→ WHAT IS NEEDED: Through what month and year does the article on student loan reforms say the Education Department extended its collection moratorium on federal student loans?

*** Opening TEXT UNDER STUDY ***

The Department of Education will continue to reform how student loan debts are collected while strengthening oversight and enforcement, according to a published report citing a letter that was written by Education Secretary Miguel Cardona to a pair of leading Senate Democrats.
The Department will also look to offer more targeted debt relief and address student loan servicing, according to the report.
The letter was written to Sen. Chuck Schumer [D-N.Y.], the Senate Majority Leader, and Sen. Elizabeth Warren [D-Mass.], one of the architects behind the creation of the Consumer Financial Protection Bureau.
“I look forward to continuing to engage with you and your staff on these issues as we pursue these items,” Cardona wrote. “The actions we take in the coming months will be an important down payment on assisting the roughly 45 million Americans who have a federal student loan. But the department cannot go it alone to solve all these issues.”
Since taking over in January, the new leadership atop the Education Department has been reforming and overhauling the student loan program, including walking back guidance that had been put into place by the Trump administration that made it tougher for state regulators to obtain information from the Education Department and beefing up its regulatory and enforcement teams.
The Education Department last week announced that it was extending a collection moratorium on federal student loans through January 2022 in response to the COVID-19 pandemic.
Sen. Warren cited the “substantial reforms to the administration of the student loan program” when announcing she was removing her hold on the confirmation vote for James Kvaal to be the Undersecretary of Education, the Department’s top position that governs higher education.

*** Closing TEXT UNDER STUDY ***
*** Opening SOURCE DATA ***

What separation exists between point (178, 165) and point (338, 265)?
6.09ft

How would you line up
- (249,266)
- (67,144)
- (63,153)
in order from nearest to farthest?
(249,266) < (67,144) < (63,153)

*** Closing SOURCE DATA ***

→ ANSWER SPACE: January 2022